How long you’ve had credit is also a factor. After all, trust takes time to build and that is the same when working with lenders. Credit mix is about the different credit types you have such as installment loans (like a student loan) or revolving credit (like a credit card). Having a mix can be beneficial.
New credit is also a factor because if you’re constantly opening up new credit cards or taking out loans, it appears risky. So it’s important to be mindful of how often you’re applying for new credit.
Keeping these five points top of mind can help build credit. But simply paying on time and only charging a small amount on the card and paying it off in full will have the greatest impact on your credit score.
What should I consider when applying for a credit card for bad credit?
If you have bad credit, your options for credit cards may be limited. But it is possible to get credit cards, like secured cards, and other options specifically designed for those who are rebuilding credit. When comparing the options you have you want to consider several things like:
- Fees. Is there an annual fee or any other type of fee?
- Interest rate. What type of interest rates do they offer? Secured cards may have higher interest rates.
- Reporting to credit bureaus. Does the card report to all three credit bureaus, TransUnion, Experian, and Equifax?
- Fraud protection. What is covered and how are you protected?
- Managing credit. Do you get access to your credit score? Can you see if your credit is improving?
- Benefits. Do you get cash back and what percentage do you get?
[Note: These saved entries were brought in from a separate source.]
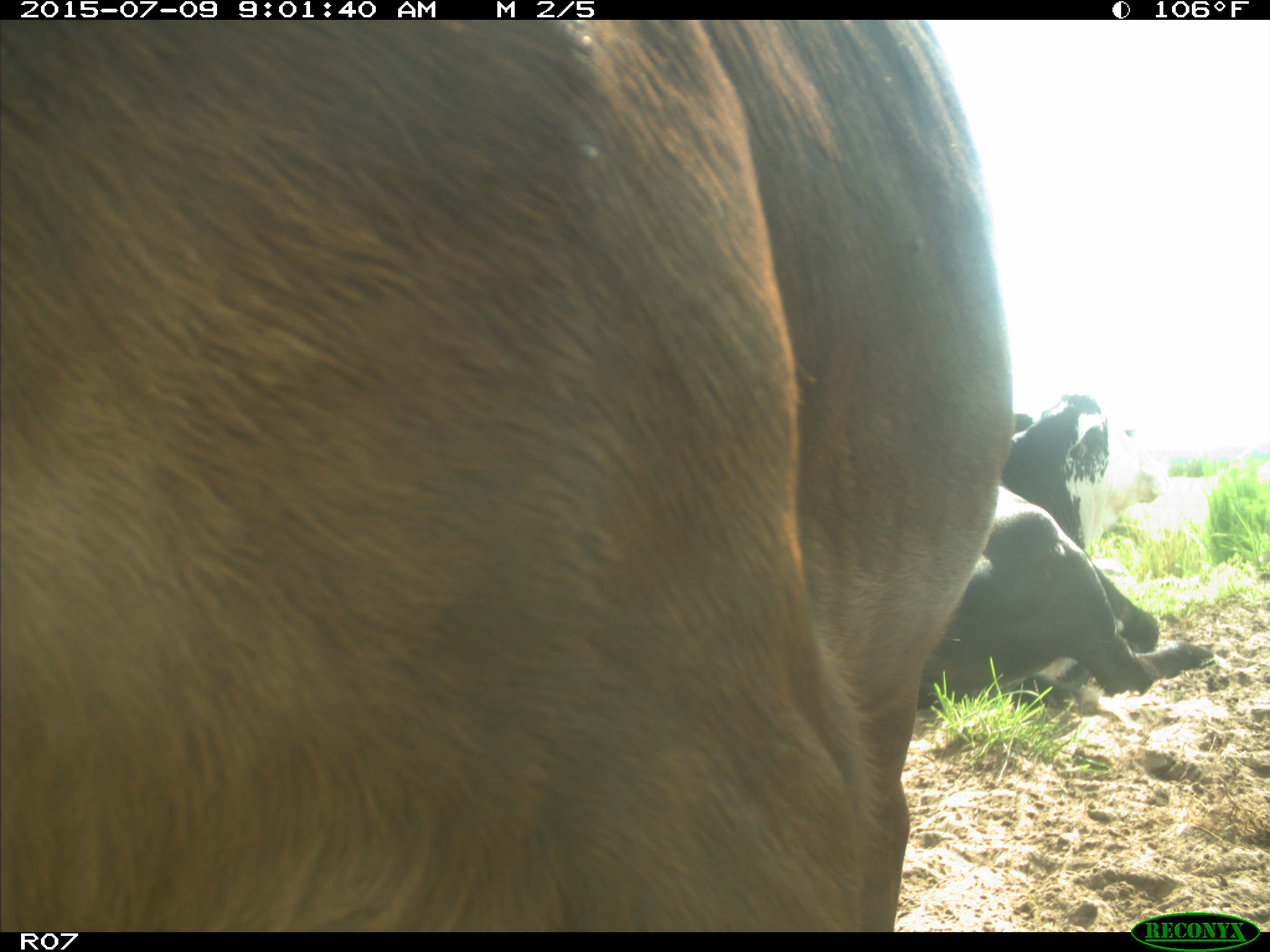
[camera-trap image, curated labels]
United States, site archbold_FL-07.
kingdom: Animalia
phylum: Chordata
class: Mammalia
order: Artiodactyla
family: Bovidae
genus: Bos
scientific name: Bos taurus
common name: domestic cow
Bos taurus (domestic cow).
Are there additional perks that come with the card?
Comparing these various factors can help you decide which card is the right fit for you. Ultimately you want a card you can use and get the most out of to go with your lifestyle and to meet your financial goals.
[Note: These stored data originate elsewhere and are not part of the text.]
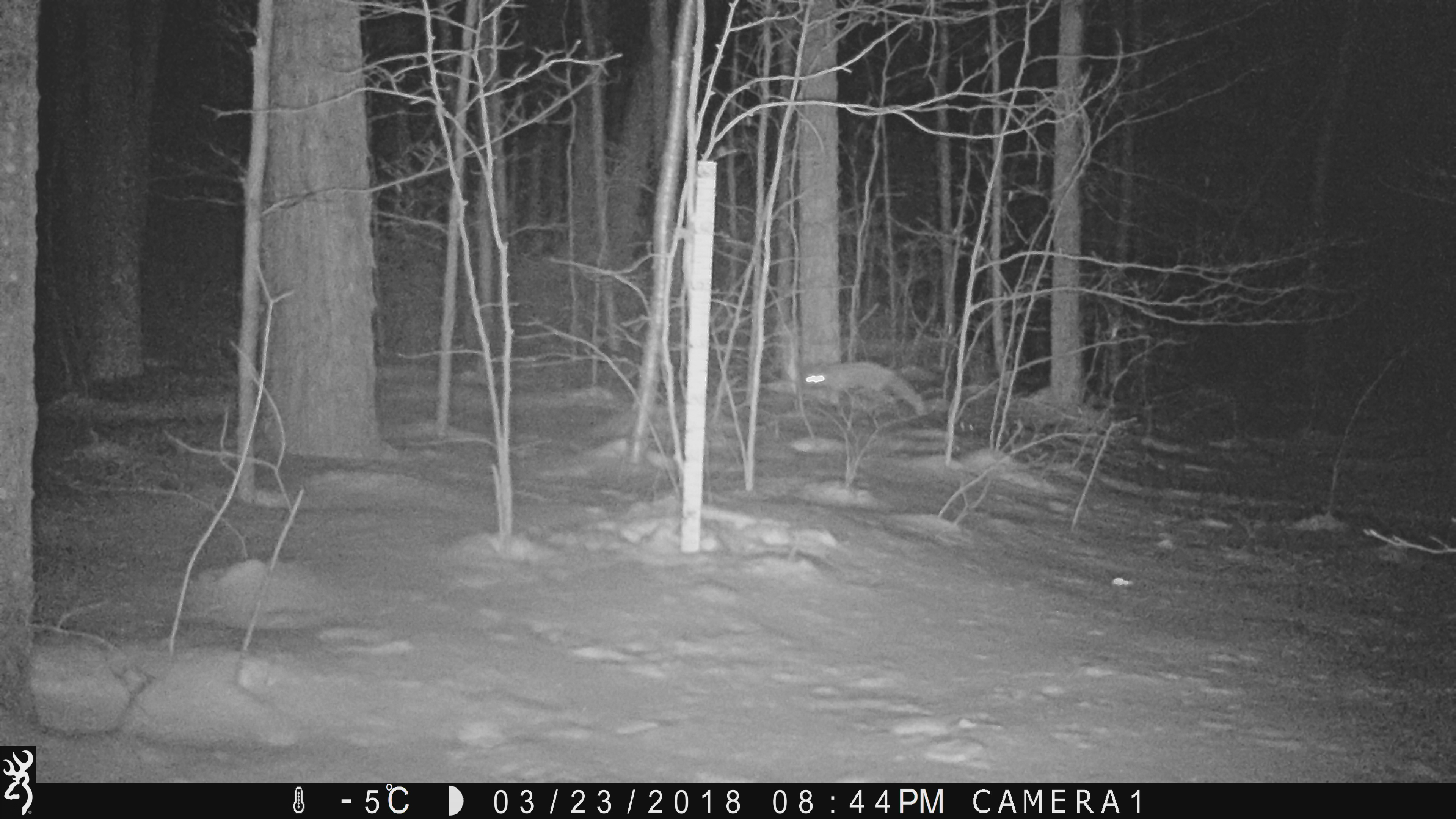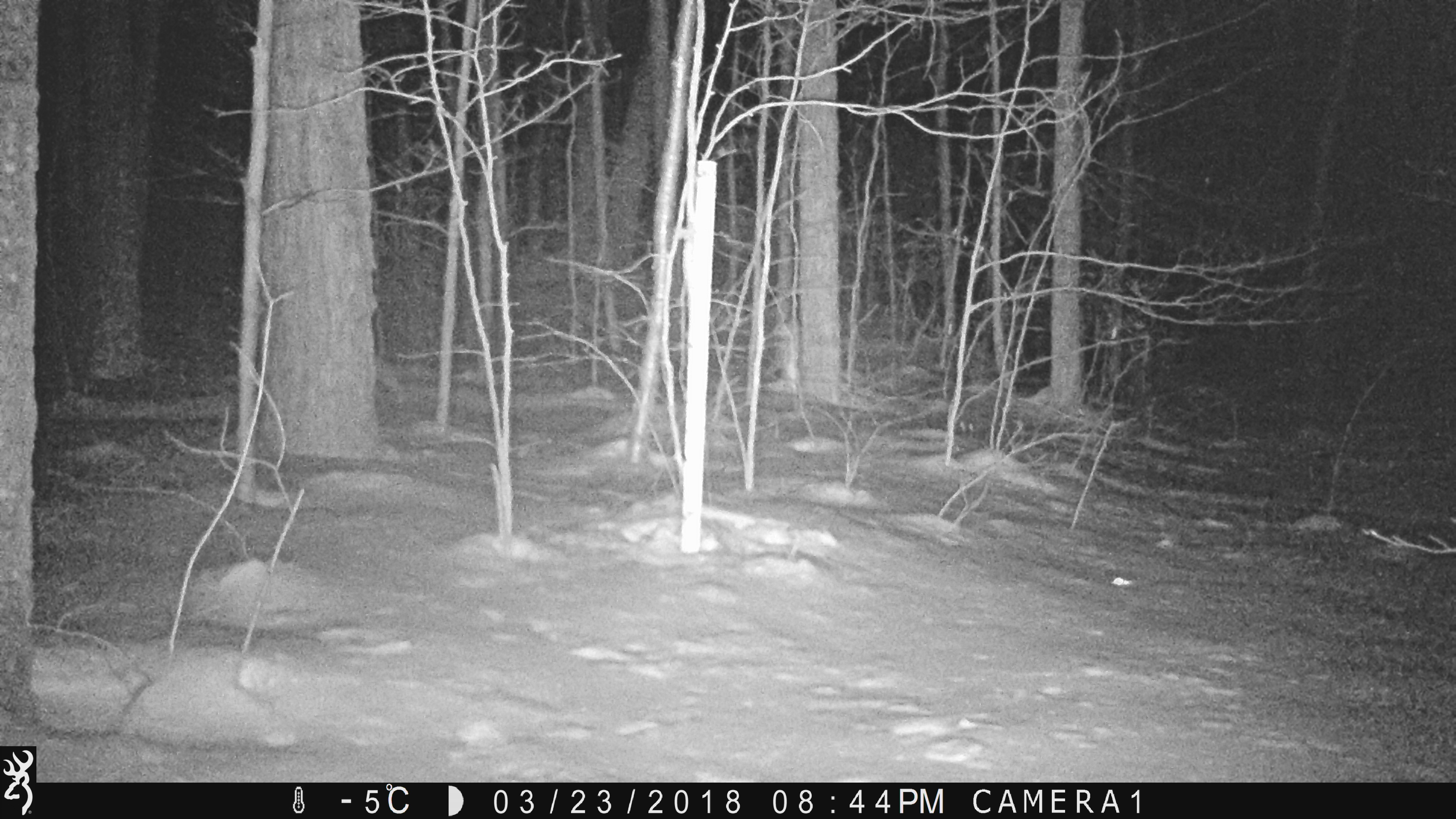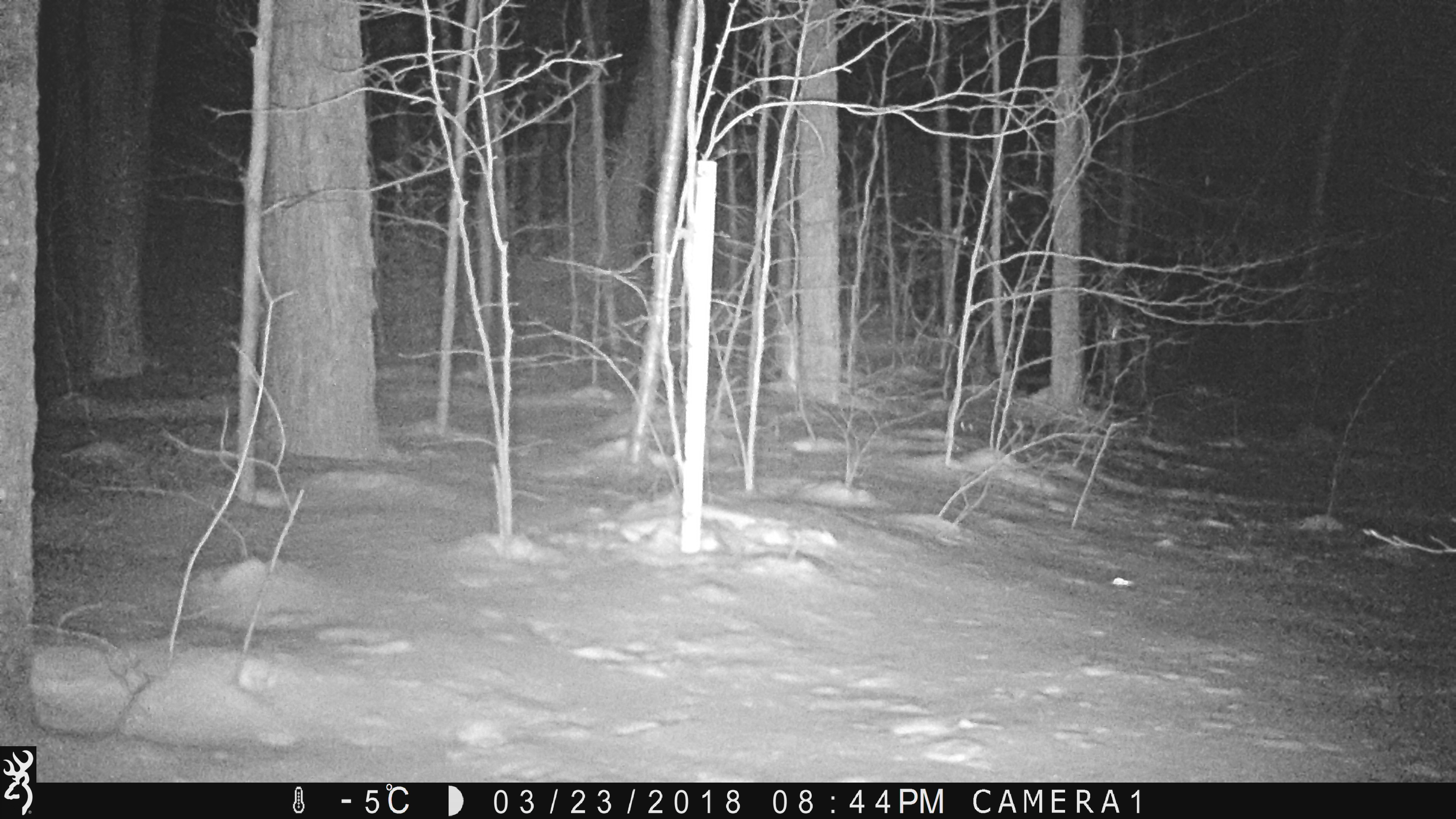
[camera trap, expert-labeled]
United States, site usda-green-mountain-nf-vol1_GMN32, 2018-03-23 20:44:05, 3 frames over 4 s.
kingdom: Animalia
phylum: Chordata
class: Mammalia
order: Carnivora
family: Canidae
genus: Urocyon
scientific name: Urocyon cinereoargenteus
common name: gray fox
Gray fox (Urocyon cinereoargenteus).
How do you go from a secured card to an unsecured card?
Getting a secured card requires a deposit to establish a credit line. At some point, you want your deposit refunded and to graduate to an unsecured credit card. You will need to establish or boost your credit score first. If you pay on time and keep your credit utilization low, you can improve your credit over time. After 8 months to a year, you can reevaluate where you’re at. If your credit is in good shape you can talk to your credit card issuer to see if you can graduate to an unsecured card.
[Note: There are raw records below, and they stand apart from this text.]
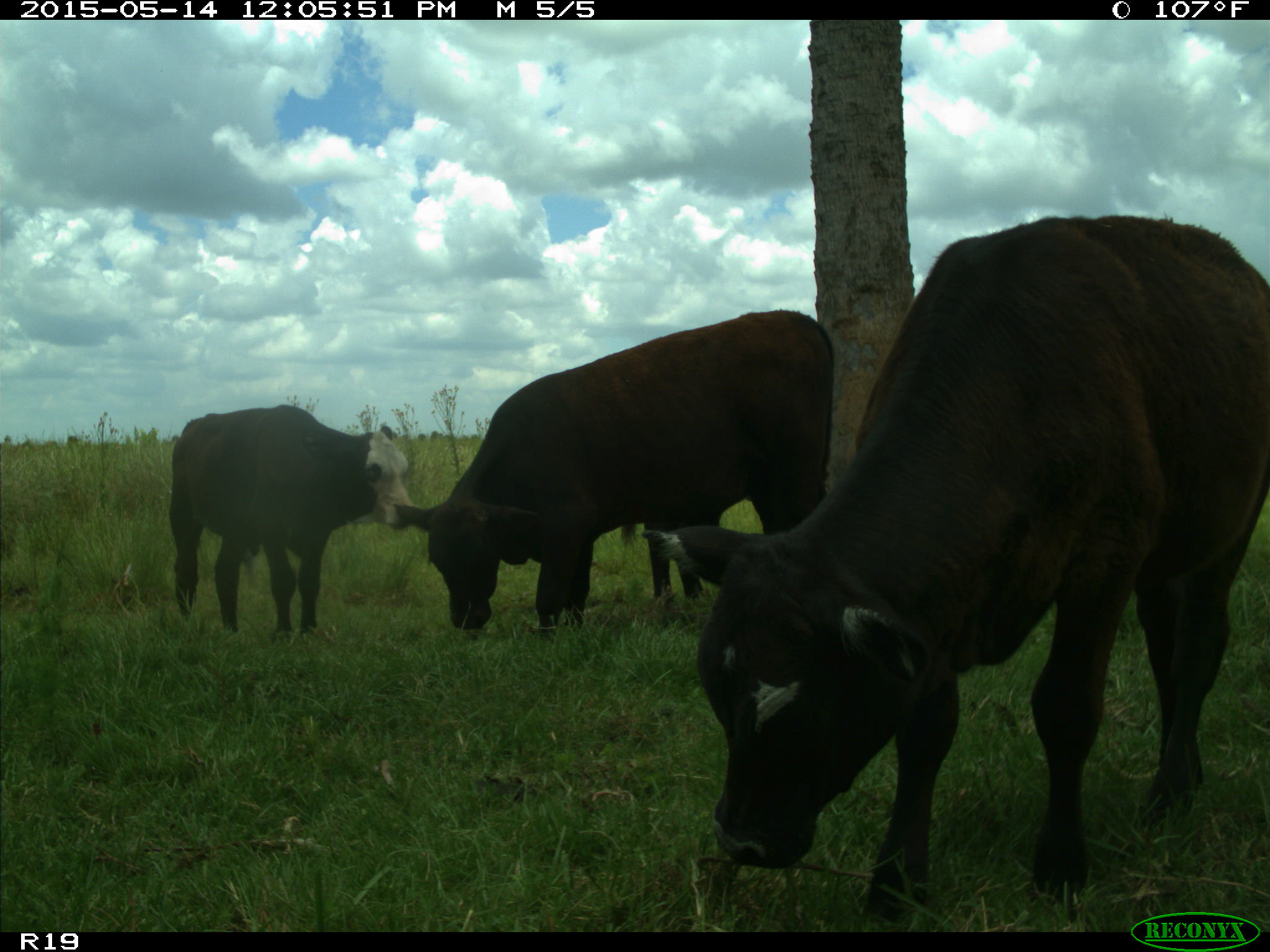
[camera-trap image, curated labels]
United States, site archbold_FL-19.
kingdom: Animalia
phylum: Chordata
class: Mammalia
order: Artiodactyla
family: Bovidae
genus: Bos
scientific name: Bos taurus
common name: domestic cow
How long does it take to get a credit score if I have no credit history?
If you have no credit history, you might not even have a credit score. Without a credit score, it’s difficult to get approved for credit cards. As such, opting for a secured card with a deposit to secure it can be a good option.
After applying for a secured card and making a deposit, having several months of positive payment history can help. As noted above, some OpenSky cardholders stated they had a credit score after six months. To keep tabs on your credit, you can use the tools that might come with your card or use a site like Credit Karma.
Why you should use these credit cards for bad credit
The cards listed above are the best credit cards for bad credit because they have low to no annual fees and have various perks. Many secured credit cards don’t offer much in the form of available credit, credit card offers, or benefits like balance transfers, but among these options, you can get cash back on certain purchases and work on building credit.
These secured cards can be a gateway to rebuilding credit if your credit is shot. While secured cards are a great option, you want to work on improving your credit score and upgrading to a better card at some point. That way, you can get your money back and continue to build credit by using the card responsibly.
The bottom line
Having bad credit isn’t ideal but it’s not the end of the world. You can start with these credit cards to rebuild credit and increase your credit score. Once you do, you can graduate to the next level and get an unsecured card. In the meantime, you can take advantage of these cards’ perks and benefits, while having a convenient form of payment.